1. The task is both interesting and repetitive. I tell John that I quickly achieved “maximum alignment efficiently” and add that I think that sounds like something from Star Trek.

2. We come home to find a rainbow perfectly arched over our house.

3. John’s minestrone. Veg packed and oh so tasty.

4. On our dog walk, I told John about my childhood love of logic puzzles and how, since we only got given them very occasionally, I’d complete them in pencil so that I could erase the answers and do them again a few weeks later. Last time I remembered them, a good few years ago now, I failed to find any examples online but now there are lots of them out there. Goodbye evening.

4b. While I’m solving puzzles, we watch The History of the Future Folk: a sweet low budget film about an extra terrestrial folk band. The songs are pleasantly reminiscent of John’s old band, the Gillroyd Parade: both the music and the lyrics.

3BT – design, ready to go/too hot, rework

1. The design is pretty simple but I think I’ve put the elements together well. It is clean without being sparse, fun without being gaudy.

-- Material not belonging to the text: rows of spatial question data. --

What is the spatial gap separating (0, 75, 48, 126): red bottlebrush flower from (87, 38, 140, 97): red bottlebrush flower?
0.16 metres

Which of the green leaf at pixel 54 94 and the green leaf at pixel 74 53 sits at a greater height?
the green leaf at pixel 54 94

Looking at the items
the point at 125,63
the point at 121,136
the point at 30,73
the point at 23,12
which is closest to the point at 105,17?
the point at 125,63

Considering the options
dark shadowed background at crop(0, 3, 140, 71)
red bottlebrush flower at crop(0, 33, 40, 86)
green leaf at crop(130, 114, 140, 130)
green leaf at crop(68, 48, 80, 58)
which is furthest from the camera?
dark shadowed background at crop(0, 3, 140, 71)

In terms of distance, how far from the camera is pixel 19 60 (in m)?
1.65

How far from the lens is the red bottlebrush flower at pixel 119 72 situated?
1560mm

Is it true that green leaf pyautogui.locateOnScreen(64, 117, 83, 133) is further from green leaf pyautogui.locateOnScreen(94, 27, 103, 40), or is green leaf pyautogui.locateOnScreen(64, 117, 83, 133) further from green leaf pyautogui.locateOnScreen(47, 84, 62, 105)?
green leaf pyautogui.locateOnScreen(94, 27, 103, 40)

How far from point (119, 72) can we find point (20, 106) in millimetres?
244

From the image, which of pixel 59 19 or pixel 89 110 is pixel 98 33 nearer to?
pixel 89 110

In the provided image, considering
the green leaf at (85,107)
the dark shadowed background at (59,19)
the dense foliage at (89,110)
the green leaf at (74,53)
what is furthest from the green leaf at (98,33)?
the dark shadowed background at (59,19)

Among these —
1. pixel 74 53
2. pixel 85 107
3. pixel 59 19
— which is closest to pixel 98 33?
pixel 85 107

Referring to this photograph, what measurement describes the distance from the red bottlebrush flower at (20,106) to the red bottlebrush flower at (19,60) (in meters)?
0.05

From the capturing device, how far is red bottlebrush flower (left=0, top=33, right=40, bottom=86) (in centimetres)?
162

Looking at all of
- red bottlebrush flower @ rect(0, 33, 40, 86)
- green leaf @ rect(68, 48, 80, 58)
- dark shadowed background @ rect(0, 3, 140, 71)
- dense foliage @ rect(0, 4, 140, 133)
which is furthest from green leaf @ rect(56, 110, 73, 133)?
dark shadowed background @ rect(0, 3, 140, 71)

2. The narrow batons of vegetables lined up on the board.

2b. It’s too hot but in a good way. Afterwards we guzzle down banana milkshake to soothe our tongues.

3. To have the confidence to change things on the fly and to pull out stitches from the middle of the design to rework them better. Tomorrow I’ll pull out all the sky and redo it with shorter stitches. As with the bushes I repeatedly reworked, it would have been nice if it had been all right first time but it’s more important that it’s right in the end.

3BT – reward, best, growth/colours, inhale it

1. Yesterday, I did three hours of frantic, hard gardening – all digging and carrying really heavy things up and downstairs – because the weather forecast said it was going to rain today and just about all week. I’m exhausted at the end of it and ache all evening. It doesn’t rain after all today but thanks to past Louisa’s work, I can have a day off: the only things on my agenda are a dog walk and a fun sewing project.

2. “That one’s the best one,” John says pointing at the largest lamb chop. He’s right.

3. The work grows at an astounding rate: lots of pleasing clean lines.

3b. To have just the right colours in my leftover thread stash.

4. Moreish popcorn.

3BT – mountain, perfect butty, spying on the cats/fresh, visitor

1. The clouds are smooth and the grey gradient of the sky gives the illusion of a massive mountain range just past Calverley. It makes us feel small.

2. A bacon butty, well, baguette-y, with brown sauce for dipping.

3. Watching the cats – without them knowing we’re watching – playing in the woodland next to the house.

3b. We have the doors and windows open to enjoy the freshness once again.

4. A ginger cat comes to visit, drawn by the lure of the equally ginger chickens. The three whippersnappers all go to meet her.

3BT – good/made real, contrast, ooooooh/winding

1. Glazing goes well, building goes well and from one person or another, I learn lots of new things too.

1b. I knew that the “stoneware” cycle of the kiln went to about 1260c but I hadn’t thought about it in real terms – it’s too hard to quantify. Now I know it’s the temperature of the hottest bits of lava and inside the kiln the pots glow pale lemon, almost kissing white hot. I’m awed.

2. The cool sweetness of cucumber and sweet pepper in the salad cuts through the rich enchilada filling.

3. We enjoy our crafts: I ply the yarn I’ve spun while John practices songs – and comes up with new covers to play with. We “oooooh” with wobbling heads in Beatles parody to one song and it becomes a recurring joke of the evening.

3b. Winding yarn onto a niddy noddy the twisting it into a skein makes up for the fiddly end of plying. I count the threads to work out the yardage: 37g spun to about 300 yards – almost exactly the same as the last batch.